H13F-1183:
Optimization of Modeled Land-Atmosphere Exchanges of Water and Energy in an Isotopically-Enabled Land Surface Model by Bayesian Parameter Calibration
Monday, 15 December 2014
Tony E Wong1, David C Noone2,3 and William Kleiber1, (1)University of Colorado at Boulder, Applied Math, Boulder, CO, United States, (2)Oregon State University, College of Earth, Ocean and Atmospheric Sciences, Corvallis, OR, United States, (3)Cooperative Institute for Research in Environmental Sciences, Boulder, CO, United States
Abstract:
The single largest uncertainty in climate model energy balance is the surface latent heating over tropical land. Furthermore, the partitioning of the total latent heat flux into contributions from surface evaporation and plant transpiration is of great importance, but notoriously poorly constrained. Resolving these issues will require better exploiting information which lies at the interface between observations and advanced modeling tools, both of which are imperfect. There are remarkably few observations which can constrain these fluxes, placing strict requirements on developing statistical methods to maximize the use of limited information to best improve models. Previous work has demonstrated the power of incorporating stable water isotopes into land surface models for further constraining ecosystem processes. We present results from a stable water isotopically-enabled land surface model (iCLM4), including model experiments partitioning the latent heat flux into contributions from plant transpiration and surface evaporation. It is shown that the partitioning results are sensitive to the parameterization of kinetic fractionation used.
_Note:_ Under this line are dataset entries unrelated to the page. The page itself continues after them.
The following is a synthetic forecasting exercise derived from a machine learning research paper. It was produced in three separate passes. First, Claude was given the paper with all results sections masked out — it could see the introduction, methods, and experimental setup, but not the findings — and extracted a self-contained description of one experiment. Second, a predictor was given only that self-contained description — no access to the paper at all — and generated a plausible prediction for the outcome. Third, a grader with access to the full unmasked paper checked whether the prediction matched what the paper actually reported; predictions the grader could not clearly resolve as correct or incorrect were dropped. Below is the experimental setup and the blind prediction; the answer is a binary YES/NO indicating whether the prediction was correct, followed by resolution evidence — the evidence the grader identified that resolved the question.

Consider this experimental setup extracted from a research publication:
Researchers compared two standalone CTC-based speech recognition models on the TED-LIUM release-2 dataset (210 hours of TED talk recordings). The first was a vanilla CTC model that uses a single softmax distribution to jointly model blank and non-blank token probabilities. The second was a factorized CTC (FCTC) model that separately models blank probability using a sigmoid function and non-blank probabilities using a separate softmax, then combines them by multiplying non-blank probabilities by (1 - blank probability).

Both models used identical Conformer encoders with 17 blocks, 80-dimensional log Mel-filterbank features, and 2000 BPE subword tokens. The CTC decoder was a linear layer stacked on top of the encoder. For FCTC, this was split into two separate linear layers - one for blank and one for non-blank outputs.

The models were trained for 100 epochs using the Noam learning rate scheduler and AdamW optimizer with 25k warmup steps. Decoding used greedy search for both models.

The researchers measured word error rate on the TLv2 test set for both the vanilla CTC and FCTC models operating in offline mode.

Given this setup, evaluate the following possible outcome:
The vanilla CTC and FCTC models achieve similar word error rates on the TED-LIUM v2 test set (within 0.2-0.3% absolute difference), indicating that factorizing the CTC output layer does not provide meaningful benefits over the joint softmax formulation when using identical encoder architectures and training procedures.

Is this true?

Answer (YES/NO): YES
We discuss and demonstrate an approach to calibrating select model parameters to observational data in a Bayesian estimation framework, requiring Markov Chain Monte Carlo sampling of the posterior distribution, which is shown to constrain uncertain parameters as well as inform relevant values for operational use. Finally, we discuss the application of the estimation scheme to iCLM4, including entropy as a measure of information content and specific challenges which arise in calibration models with a large number of parameters.